• Technology acquisition through convergence: the role of dynamic capabilities

      Hacklin, Fredrik; Marxt, Christian; Inganäs, Martin (World Scientific Pub Co Inc, 2007)
      In recent cases of industrial dynamics and technological change, the acquisition of technologies is often not based on strategic choice, but can rather be regarded as a required operation in order to tackle risks in emerging phases of consolidation. In particular, the phenomenon of technological convergence is examined as a special case for acquisition of technologies. Introduced by a discussion of drivers for such a convergence, its implications on technology and innovation management practices are investigated.
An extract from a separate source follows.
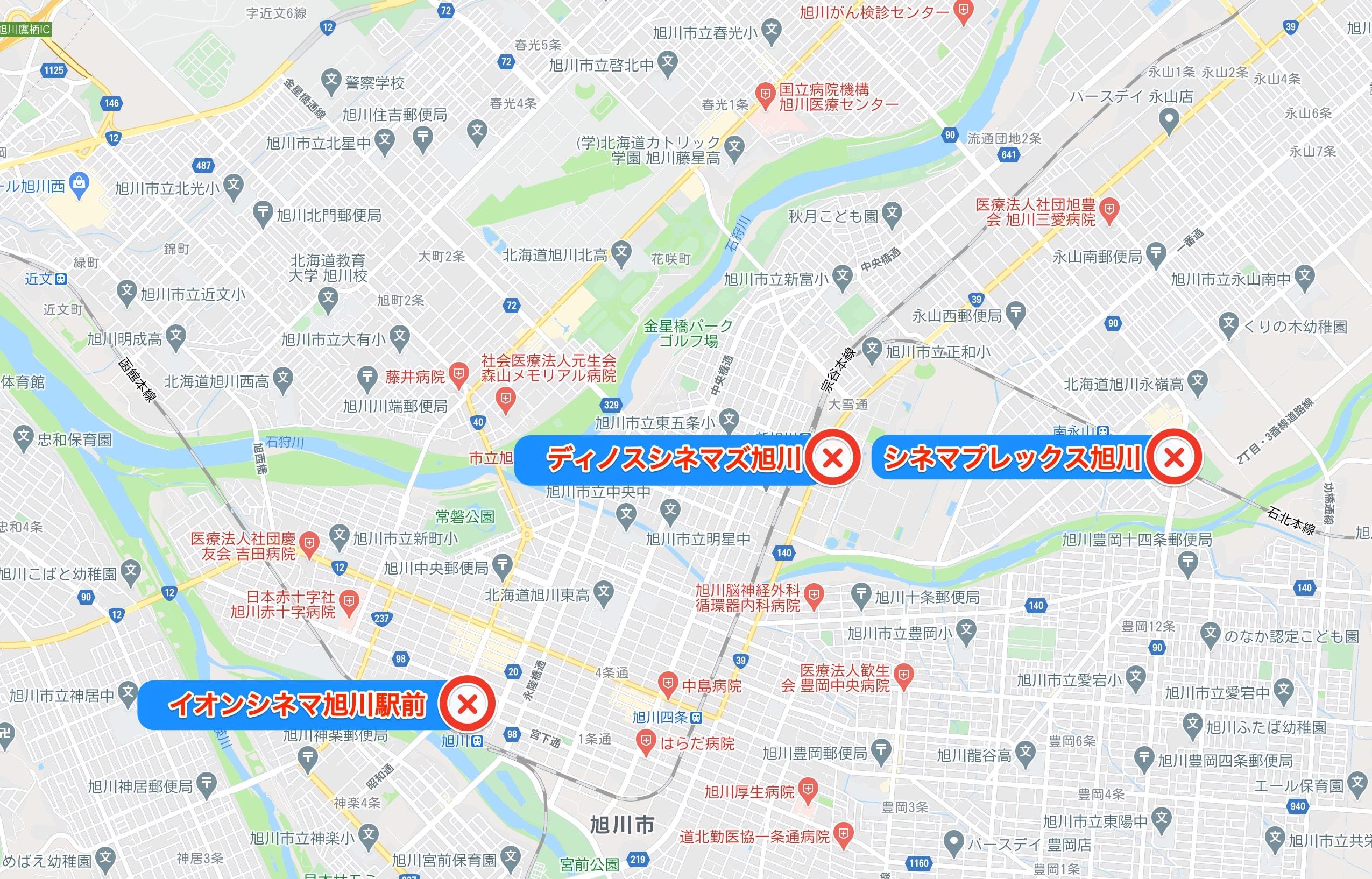 旭川の映画館一覧地図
Special focus is laid onto the resulting impact in terms of business model convergence, where creative destruction might lead to severe disruptions in the competitive environment. Based on these reflections, two scenarios for acquisition approaches are introduced. In the first scenario, the convergence causes the current internal competencies to be merged with external ones, resulting in an emerging dominant design, from of which the firm holds a critical resource stake. In the second scenario, the firm's internal competencies remain outside the emerging dominant design. Especially in the latter scenario, the relevance of dynamic capabilities in managerial actions is underlined. The argumentation is illustrated by using the case of telecommunication industry actors in tackling convergence challenges, and in implementing practices for acquisition of technologies and related competencies.